Sistemas de proteção contra cheias
Principais estruturas responsáveis pela proteção direta das cidades contra inundações, os sistemas de proteção contra cheias de Porto Alegre e outros municípios gaúchos também serão reforçados após a catástrofe climática de maio. O Planalto realizará um aporte de R$ 6,5 bilhões em um fundo, a ser criado e totalmente preenchido até dezembro, para viabilizar investimentos nessas estruturas. O fundo e a execução das obras serão administradas de forma integrada entre os governos federal e estadual.
Estão previstos para execução com esta verba, em diferentes etapas, projetos de proteção contra cheias em quatro locais principais: na bacia hidrográfica do Rio Gravataí, no Arroio Feijó, na bacia do Rio dos Sinos e no delta do Rio Jacuí, no município de Eldorado do Sul. Destes, segundo o secretário Capeluppi, Arroio Feijó e Delta do Jacuí estão mais adiantados, e podem ter o edital de contratação das empresas que farão os trabalhos lançados ainda neste ano, ou, no mais tardar, no primeiro trimestre de 2025. Para conclusão de todas as obras previstas, as autoridades projetam prazo de até cinco anos.

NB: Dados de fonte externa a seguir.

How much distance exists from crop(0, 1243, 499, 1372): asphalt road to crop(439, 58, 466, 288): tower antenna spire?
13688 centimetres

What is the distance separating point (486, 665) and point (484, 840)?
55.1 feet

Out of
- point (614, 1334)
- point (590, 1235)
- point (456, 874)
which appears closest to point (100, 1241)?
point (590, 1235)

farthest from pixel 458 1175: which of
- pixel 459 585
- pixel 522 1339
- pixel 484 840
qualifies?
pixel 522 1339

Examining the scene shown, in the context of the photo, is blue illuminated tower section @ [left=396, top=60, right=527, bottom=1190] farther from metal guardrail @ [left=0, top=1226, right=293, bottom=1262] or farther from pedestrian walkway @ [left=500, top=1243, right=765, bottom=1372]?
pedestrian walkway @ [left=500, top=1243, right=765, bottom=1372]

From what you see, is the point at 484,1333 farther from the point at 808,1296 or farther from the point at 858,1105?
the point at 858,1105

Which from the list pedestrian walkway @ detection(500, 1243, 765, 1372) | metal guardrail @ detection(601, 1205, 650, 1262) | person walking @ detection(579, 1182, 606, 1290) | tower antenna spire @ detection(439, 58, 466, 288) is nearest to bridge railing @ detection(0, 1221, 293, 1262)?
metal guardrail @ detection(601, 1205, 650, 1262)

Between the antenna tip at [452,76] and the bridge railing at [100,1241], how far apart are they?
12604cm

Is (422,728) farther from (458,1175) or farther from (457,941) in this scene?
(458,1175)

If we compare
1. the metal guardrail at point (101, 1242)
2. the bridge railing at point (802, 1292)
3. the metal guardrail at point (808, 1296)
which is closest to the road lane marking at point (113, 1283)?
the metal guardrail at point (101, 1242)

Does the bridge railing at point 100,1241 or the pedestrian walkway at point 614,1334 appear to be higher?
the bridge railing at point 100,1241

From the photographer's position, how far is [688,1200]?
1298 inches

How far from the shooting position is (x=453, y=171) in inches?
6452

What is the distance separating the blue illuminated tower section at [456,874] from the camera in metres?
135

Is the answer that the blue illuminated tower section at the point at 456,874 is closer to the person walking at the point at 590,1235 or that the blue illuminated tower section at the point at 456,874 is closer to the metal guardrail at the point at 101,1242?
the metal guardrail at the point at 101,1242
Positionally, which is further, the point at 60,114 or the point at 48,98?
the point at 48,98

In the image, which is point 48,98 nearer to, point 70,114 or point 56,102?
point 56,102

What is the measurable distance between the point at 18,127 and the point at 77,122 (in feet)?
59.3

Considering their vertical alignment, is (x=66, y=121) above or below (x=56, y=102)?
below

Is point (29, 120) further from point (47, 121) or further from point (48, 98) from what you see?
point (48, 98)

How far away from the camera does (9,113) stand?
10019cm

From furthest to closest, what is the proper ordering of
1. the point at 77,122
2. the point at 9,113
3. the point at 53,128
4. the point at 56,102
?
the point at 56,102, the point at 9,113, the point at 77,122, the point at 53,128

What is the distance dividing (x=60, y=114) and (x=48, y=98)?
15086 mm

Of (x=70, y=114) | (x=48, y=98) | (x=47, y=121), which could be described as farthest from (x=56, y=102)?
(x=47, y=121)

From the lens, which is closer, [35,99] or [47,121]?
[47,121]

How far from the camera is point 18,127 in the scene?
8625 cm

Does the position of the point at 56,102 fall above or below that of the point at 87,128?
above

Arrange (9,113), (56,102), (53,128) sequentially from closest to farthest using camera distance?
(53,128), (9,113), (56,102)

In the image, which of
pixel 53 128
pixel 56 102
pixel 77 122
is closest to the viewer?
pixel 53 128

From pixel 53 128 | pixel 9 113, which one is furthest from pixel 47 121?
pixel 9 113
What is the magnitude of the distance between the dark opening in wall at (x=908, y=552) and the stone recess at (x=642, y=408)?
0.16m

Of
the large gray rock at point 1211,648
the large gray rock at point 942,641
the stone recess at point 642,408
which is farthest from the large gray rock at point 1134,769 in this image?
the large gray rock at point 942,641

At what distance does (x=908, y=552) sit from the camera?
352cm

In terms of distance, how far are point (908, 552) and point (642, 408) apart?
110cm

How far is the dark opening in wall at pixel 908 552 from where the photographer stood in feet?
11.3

O Novo PAC Seleções também prevê outros recursos para reforçar os sistemas de proteção contra cheias em municípios gaúchos. Em Porto Alegre, por exemplo, projeta cerca de R$ 770 milhões para cinco projetos de macrodrenagem urbana.
— Essas grandes obras nos sistemas de proteção têm uma certa complexidade, algumas etapas são menos complexas que outras, mas a projeção geral de até cinco anos para conclusão parece adequada. O que devemos fazer também, nesse período, é investir em planos de contingência e protocolos de ação para agirmos com mais eficiência caso eventos similares ocorram — destaca Fernando Fan, professor do Instituto de Pesquisas Hidráulicas (IPH) da UFRGS.